The first reference is to a peer reviewed journal:
[13] R. A. Freer-Waters, A. J. T. Jull, “Investigating a Dated piece of the Shroud of Turin”, Radiocarbon 52, 2010, pp. 1521–1527.
The journal Radiocarbon is published by the University of Arizona and the Editor in Chief of the journal is the second author A. J. Timothy Jull. Well, I was a scientific editor in chief of a peer reviewed journal once and as the editor got to review one paper that was authored by my student and me. I sent the paper to good referees, got good reviews and published it, but it is always a question of chosing the referees and also that the referees may be less strict if the manuscript is coauthored by the editor in chief. Had I wanted to get the paper published by chosing like-minded referees, I certainly could have done it. Science works on trust on senior scientists, but nowadays you cannot always have this trust.

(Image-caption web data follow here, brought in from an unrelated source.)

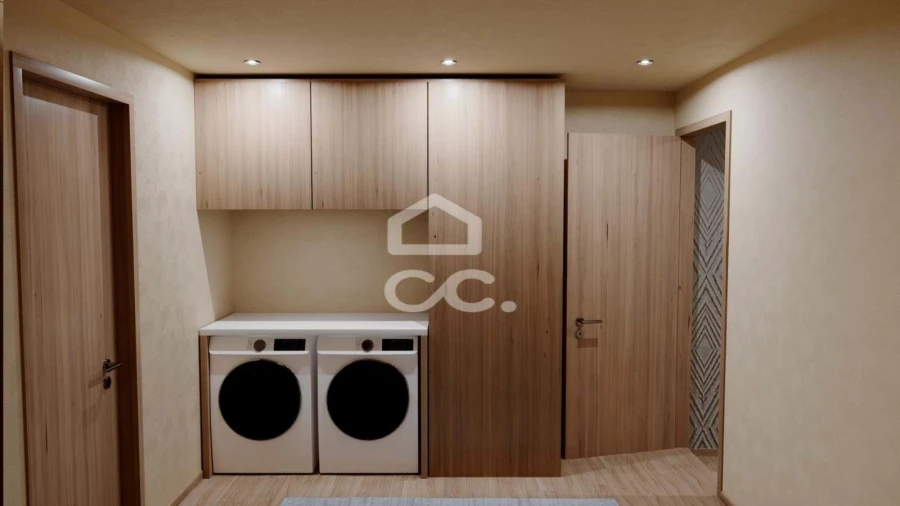 Apartamento T2 para Venda em Selho (São Cristovão) Foto 4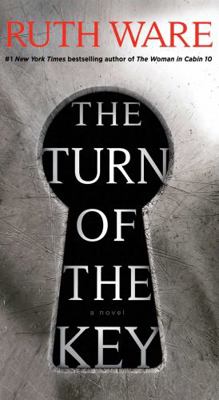 The Turn of the Key 1982143428 Book Cover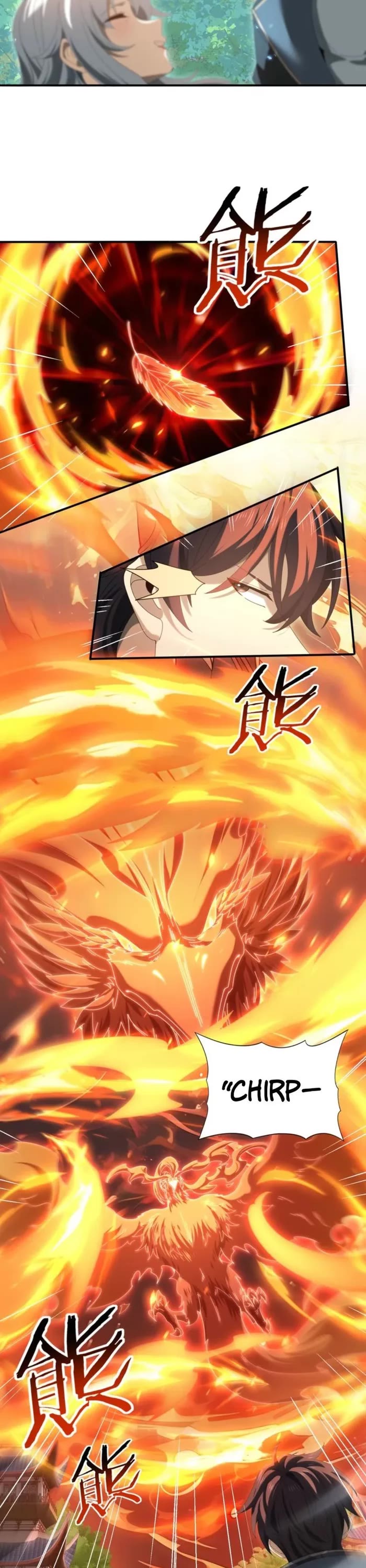 WORTHLESS PROFESSION: DRAGON TAMER chapter 151 page 2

I found an article by Mark Oxley, not a peer reviewed one, which raises serious questions of the article [13]:
Oxley mentions many relevant issues why [13] is not a proof of the validity of the radiocarbon tests of 1988. I had to read [13] myself. It seems to be like this. They had a 0.5*1 cm piece of Turin Shroud that was for some reason saved in 1988, though nobody knew that they were saving it. But there is reason that they did save the piece, and apparently they also saved another piece that nobody knows where that is. For the article [13] the researchers pulled 12 linen fibers from this sample. The sample should have about 600 fibers, so they looked at 2%. They did not find any coating by Madder rood dye, which Raymond Rogers had earlier found and what is strong supporting evidence that there was mending in this part of the shroud. The authors of [13] explain that linen fibers do not easily get dyed by Madder root, which well explains why they found no such dye. Actually Rogers had found this dye from cotton fibers in the shroud. The authors of [13] admit that theis sample had some cotton fibers, but as they did not look at the cotton fibers for Madder root dye, so they naturally did not find any. Besides, as the dye is water soluble, it would very probably have been removed from the sample that [13] used. Thus, they could not find any dye as there very likely was not any dye in the fibers that they looked at. The final conclusion in [13] is that they did not find any evidence to doubt the dating done in 1988. Surely there is some circular reasoning here.
So, that’s about it of this topic. No progress here. But the miserable state of science in the USA seems to be more convincingly demonstrated. The problem is not the so called crackpot conspiracy theoreticians. It is the lying skeptics and false debunkers pretending to represent science while having an ideological agenda.
2 Comments
I was wondering if steven d schafersman has updated his article and if so can you comment on if it gives a convincing argument
From the web by a quick search I, the latest arguments by Steven D. Schafersman is from 2013, so ten years ago.
But if you know a newer paper and it is for free and you can give me a pointer, I will read and comment it.